Defendant does not contend that there was insufficient evidence that he left the scene before giving the necessary information and admits that he did so. Merely stopping at the scene without giving the information required by § 577.060.1 is not sufficient compliance with the statute. See State v. Hopkins, 841 S.W.2d 803, 805-806 (Mo.App.1992).

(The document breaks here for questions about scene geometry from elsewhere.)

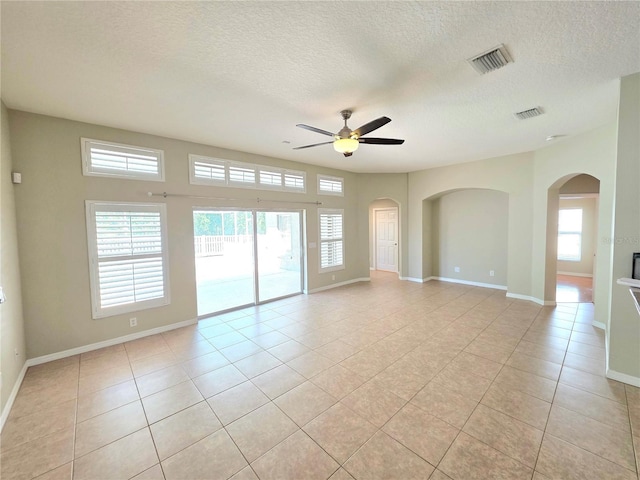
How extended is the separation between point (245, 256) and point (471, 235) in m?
5.59

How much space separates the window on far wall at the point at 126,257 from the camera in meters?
3.46

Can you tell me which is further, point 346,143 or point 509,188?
point 509,188

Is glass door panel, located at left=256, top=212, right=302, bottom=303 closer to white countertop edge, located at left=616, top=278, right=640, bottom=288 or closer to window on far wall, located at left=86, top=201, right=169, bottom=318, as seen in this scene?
window on far wall, located at left=86, top=201, right=169, bottom=318

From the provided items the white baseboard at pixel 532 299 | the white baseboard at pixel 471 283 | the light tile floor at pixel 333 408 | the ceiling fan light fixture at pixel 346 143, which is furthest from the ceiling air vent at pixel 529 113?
the white baseboard at pixel 471 283

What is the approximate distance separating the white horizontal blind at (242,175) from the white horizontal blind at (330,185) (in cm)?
52

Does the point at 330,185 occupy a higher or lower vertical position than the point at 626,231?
higher

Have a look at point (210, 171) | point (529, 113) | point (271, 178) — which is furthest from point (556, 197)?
point (210, 171)

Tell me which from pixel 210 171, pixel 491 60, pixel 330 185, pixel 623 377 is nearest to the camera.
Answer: pixel 491 60

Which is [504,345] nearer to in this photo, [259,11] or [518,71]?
[518,71]

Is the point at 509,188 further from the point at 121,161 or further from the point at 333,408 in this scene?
the point at 121,161

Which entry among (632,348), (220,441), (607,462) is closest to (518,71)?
(632,348)

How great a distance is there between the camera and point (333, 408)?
7.57ft

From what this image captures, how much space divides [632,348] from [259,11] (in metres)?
4.40

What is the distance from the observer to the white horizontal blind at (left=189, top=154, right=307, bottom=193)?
4348 mm
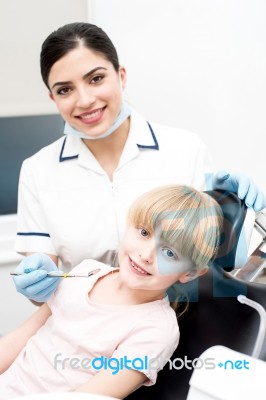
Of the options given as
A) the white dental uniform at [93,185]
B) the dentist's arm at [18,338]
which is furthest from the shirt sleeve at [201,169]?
the dentist's arm at [18,338]

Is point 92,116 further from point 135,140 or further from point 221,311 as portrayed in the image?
point 221,311

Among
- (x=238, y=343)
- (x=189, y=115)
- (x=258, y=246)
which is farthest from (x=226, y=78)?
(x=238, y=343)

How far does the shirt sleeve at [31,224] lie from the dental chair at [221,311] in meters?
0.39

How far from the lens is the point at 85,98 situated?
116 centimetres

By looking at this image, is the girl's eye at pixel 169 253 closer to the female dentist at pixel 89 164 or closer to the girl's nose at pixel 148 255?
the girl's nose at pixel 148 255

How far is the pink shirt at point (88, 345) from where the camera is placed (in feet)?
3.28

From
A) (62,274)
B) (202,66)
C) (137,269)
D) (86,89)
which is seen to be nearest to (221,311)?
(137,269)

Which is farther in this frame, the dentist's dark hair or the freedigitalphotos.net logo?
the dentist's dark hair

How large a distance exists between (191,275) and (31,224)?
1.55 feet

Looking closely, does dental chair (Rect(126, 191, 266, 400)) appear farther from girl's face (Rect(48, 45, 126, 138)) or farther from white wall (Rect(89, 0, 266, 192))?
white wall (Rect(89, 0, 266, 192))

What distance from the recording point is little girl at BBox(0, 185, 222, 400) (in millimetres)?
995

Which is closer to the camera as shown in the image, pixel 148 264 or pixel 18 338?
pixel 148 264

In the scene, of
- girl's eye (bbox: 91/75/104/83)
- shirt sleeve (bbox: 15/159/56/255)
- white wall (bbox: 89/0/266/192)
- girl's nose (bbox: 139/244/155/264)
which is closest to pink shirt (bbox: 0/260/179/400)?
girl's nose (bbox: 139/244/155/264)

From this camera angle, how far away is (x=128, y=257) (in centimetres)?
104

It was several hours after the incident before defendant admitted he had lied about his vehicle striking Tom Hull. Defendant appears to have had a plan of deceit to avoid involvement in the incident. Based on defendant’s conduct, until he admitted involvement, the jury could have found that his going to the victim’s house was not for a laudatory purpose, but as part of a scheme to avoid anyone knowing that his vehicle had struck the child.

It is apparent here that the victim could not have received the information. Under those circumstances defendant was obligated to remain at the scene. The offense of leaving the scene of a motor vehicle accident is complete when the defendant, knowing a person has been injured, drives on without giving the required information. Hodge, 771 S.W.2d at 380. There was no emergency or compelling reason for defendant to have left.

The judgment is affirmed.

CROW and GARRISON, JJ., concur. 
      
      . 577.060. Leaving the scene of a motor vehicle accident.—1. A person commits the crime of leaving the scene of a motor vehicle accident when being the operator or driver of a vehicle on the highway or on any publicly or privately owned parking lot or parking facility generally open for use by the public and knowing that an injury has been caused to a person or damage has been caused to property, due to his culpability or to accident, he leaves the place of the injury, damage or accident without stopping and giving his name, residence, including city and street number, motor vehicle number and driver’s license number, if any, to the injured party or to a police officer, or if no police officer is in the vicinity, then to the nearest police station or judicial officer.
     
      
      . Defendant does not raise any claim that he went to the victim’s house because of "justification" or "necessity”. Those defenses “are functionally synonymous". State v. Diener, 706 S.W.2d 582 (Mo.App.1986). On such a defense see § 563.026, RSMo 1986; State v. Wyatt, 800 S.W.2d 480, 481 (Mo.App.1990); State v. Farris, 778 S.W.2d 11, 12-13 (Mo.App.1989); State v. Owen, 748 S.W.2d 893, 895 (Mo.App.1988); State v. Noerper, 674 S.W.2d 100, 104-105 (Mo.App.1984).